▶ REQUEST
Rewrite all of the material below as a numbered list, one item per line, and leave out the blank lines.

- - - - - - -

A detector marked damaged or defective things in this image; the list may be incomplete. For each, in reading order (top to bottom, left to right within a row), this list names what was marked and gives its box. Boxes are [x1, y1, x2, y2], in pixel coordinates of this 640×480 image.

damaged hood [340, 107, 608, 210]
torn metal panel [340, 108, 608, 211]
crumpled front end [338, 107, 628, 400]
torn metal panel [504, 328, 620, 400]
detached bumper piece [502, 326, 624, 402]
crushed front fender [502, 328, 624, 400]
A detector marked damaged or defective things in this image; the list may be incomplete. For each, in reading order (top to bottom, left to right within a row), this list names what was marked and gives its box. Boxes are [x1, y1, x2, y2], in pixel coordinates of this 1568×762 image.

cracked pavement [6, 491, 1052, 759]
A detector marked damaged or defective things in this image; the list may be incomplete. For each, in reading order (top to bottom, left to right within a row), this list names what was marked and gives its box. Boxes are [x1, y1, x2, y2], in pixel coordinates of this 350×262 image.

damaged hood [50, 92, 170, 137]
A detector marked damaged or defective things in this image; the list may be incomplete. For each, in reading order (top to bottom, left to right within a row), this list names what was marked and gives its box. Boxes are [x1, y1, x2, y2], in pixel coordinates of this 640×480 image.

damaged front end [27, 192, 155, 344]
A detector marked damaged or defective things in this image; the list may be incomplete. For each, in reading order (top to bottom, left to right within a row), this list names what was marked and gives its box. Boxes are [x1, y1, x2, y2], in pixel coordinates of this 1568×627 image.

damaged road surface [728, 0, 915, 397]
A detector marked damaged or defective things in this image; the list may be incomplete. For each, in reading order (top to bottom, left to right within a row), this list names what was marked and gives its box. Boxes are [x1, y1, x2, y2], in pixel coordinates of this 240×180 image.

- - - - - - -

▶ TASK RESULT
1. A detector marked damaged or defective things in this image; the list may be incomplete. For each, in reading order (top to bottom, left to right within a row), this list names what was marked and gives its box. Boxes are [x1, y1, x2, y2], in pixel coordinates of this 640×480 image.
2. damaged hood [340, 107, 608, 210]
3. torn metal panel [340, 108, 608, 211]
4. crumpled front end [338, 107, 628, 400]
5. torn metal panel [504, 328, 620, 400]
6. detached bumper piece [502, 326, 624, 402]
7. crushed front fender [502, 328, 624, 400]
8. A detector marked damaged or defective things in this image; the list may be incomplete. For each, in reading order (top to bottom, left to right within a row), this list names what was marked and gives its box. Boxes are [x1, y1, x2, y2], in pixel coordinates of this 1568×762 image.
9. cracked pavement [6, 491, 1052, 759]
10. A detector marked damaged or defective things in this image; the list may be incomplete. For each, in reading order (top to bottom, left to right within a row), this list names what was marked and gives its box. Boxes are [x1, y1, x2, y2], in pixel coordinates of this 350×262 image.
11. damaged hood [50, 92, 170, 137]
12. A detector marked damaged or defective things in this image; the list may be incomplete. For each, in reading order (top to bottom, left to right within a row), this list names what was marked and gives its box. Boxes are [x1, y1, x2, y2], in pixel coordinates of this 640×480 image.
13. damaged front end [27, 192, 155, 344]
14. A detector marked damaged or defective things in this image; the list may be incomplete. For each, in reading order (top to bottom, left to right within a row), this list names what was marked and gives its box. Boxes are [x1, y1, x2, y2], in pixel coordinates of this 1568×627 image.
15. damaged road surface [728, 0, 915, 397]
16. A detector marked damaged or defective things in this image; the list may be incomplete. For each, in reading order (top to bottom, left to right within a row), this list names what was marked and gives its box. Boxes are [x1, y1, x2, y2], in pixel coordinates of this 240×180 image.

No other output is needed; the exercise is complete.